▶ SOURCE EXTRACT:
With
a Rebel Yell,
We cried Neal! Neal! Neal!
Neal's
warm affible charm
and his quick wit make him a
wonderful asset to the team.
|
Once
upon a time, there was an evil tyrant on the throne.
Oh wait, wrong story. You want to know about me - and why
I'm so weird. I'm not sure, really, I mean, I've had a mostly
normal life.
I was a rather outgoing child, involved in youth choirs for
church and school. I always loved music, I always loved to
sing, and even agreed to try piano lessons, though that didn't
work out so well. (Practice was boring!)
Believe
it or not, I was a boy soprano. Then came the fun, parents
divorced and within a year, I'd been moved
hundreds of miles away from my friends and family, taken from
the world I knew to a new one where I didn't really fit in.
I went from outgoing to shy almost instantly. Still, I was
in Concert and Stage Band in Grade 9, as well as the church
choir. There, of course, my confidence in my ability to sing
died a horrible death. I had a soprano solo coming up for
Easter Mass, and by the middle of Lent, I couldn't make the
high notes anymore.
Come
the start of Grade 10, my voice had went from the shrill thing
it had been to the nearly subsonic thing it is now, bringing
me a lot closer to Leonard Cohen than any other singer I could
name at the time. The final blow came when I tried out for
the school musical and they put me in the band instead of
giving me a part. I stopped singing. Or, at least, singing
where anyone could hear me - after all, music was always my
friend. Stayed in band, even wrote some songs for some friends
of mine who had a band, hell I was even in all of the non-musical
school plays - but I wasn't singing in public anymore.
Of
course, without a soundproofed room (or several), not singing
where anyone could hear me was impossible. Peoplewould hear
- family mostly, but a few friends and later, my roommates.
My family would insist that I sang well,but I never bought
it - I thought they were biased, and what's more they just
wanted another voice at the singalongs we'd sometimes have.

▶ EXERCISE AIM:
Answer these from the page about Neal:
1. What part of piano lessons did the writer find boring?
2. Which singer did the writer's voice resemble by the start of Grade 10?
3. What happened when the writer tried out for the school musical?

▶ PROVIDED RECORDS:
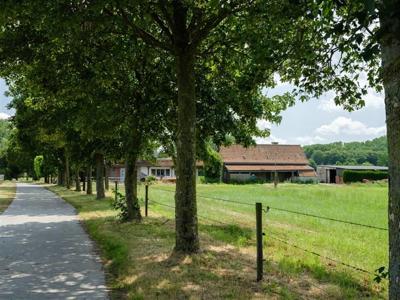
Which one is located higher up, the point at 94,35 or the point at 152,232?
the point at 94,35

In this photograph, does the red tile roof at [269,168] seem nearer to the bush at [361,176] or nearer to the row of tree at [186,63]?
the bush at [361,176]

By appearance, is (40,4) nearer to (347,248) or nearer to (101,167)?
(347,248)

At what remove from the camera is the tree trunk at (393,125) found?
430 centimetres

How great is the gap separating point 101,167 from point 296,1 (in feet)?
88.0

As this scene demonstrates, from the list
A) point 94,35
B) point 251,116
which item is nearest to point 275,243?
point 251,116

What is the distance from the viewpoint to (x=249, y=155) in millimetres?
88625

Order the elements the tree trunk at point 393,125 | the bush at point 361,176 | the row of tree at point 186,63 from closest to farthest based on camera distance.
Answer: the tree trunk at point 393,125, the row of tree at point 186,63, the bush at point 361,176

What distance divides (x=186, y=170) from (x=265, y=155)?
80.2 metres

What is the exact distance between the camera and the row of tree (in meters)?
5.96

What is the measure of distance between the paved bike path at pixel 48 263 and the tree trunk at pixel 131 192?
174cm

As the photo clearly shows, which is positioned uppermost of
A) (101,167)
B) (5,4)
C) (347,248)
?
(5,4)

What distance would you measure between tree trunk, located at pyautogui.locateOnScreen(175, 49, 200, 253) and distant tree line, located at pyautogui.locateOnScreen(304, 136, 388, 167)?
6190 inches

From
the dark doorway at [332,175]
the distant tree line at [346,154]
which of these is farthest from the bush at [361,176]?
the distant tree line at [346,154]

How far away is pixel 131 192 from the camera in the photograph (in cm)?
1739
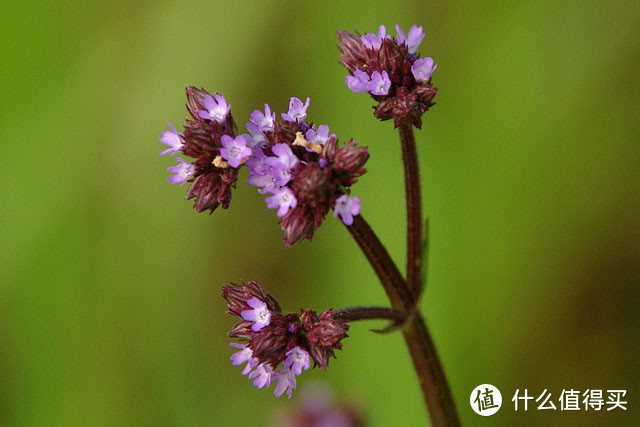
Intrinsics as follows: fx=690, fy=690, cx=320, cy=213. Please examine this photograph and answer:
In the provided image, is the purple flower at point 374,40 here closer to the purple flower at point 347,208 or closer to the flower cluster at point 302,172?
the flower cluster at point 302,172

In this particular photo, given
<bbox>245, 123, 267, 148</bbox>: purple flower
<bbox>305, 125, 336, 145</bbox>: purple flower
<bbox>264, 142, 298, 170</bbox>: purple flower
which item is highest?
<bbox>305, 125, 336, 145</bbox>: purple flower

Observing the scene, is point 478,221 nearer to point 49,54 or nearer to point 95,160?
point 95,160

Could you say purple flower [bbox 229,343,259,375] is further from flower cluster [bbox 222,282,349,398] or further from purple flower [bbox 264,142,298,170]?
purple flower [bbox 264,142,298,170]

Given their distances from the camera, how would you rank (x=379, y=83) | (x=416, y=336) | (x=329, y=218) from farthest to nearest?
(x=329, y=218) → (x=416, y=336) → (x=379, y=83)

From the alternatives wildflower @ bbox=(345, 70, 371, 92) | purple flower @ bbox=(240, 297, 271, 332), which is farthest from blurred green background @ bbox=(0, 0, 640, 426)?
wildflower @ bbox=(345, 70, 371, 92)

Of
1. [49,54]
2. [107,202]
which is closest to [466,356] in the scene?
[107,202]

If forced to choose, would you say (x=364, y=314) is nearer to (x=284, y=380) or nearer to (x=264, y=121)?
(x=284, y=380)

▶ RIGHT ANSWER:
1. Practice.
2. Leonard Cohen.
3. The writer was put in the band instead of being given a part.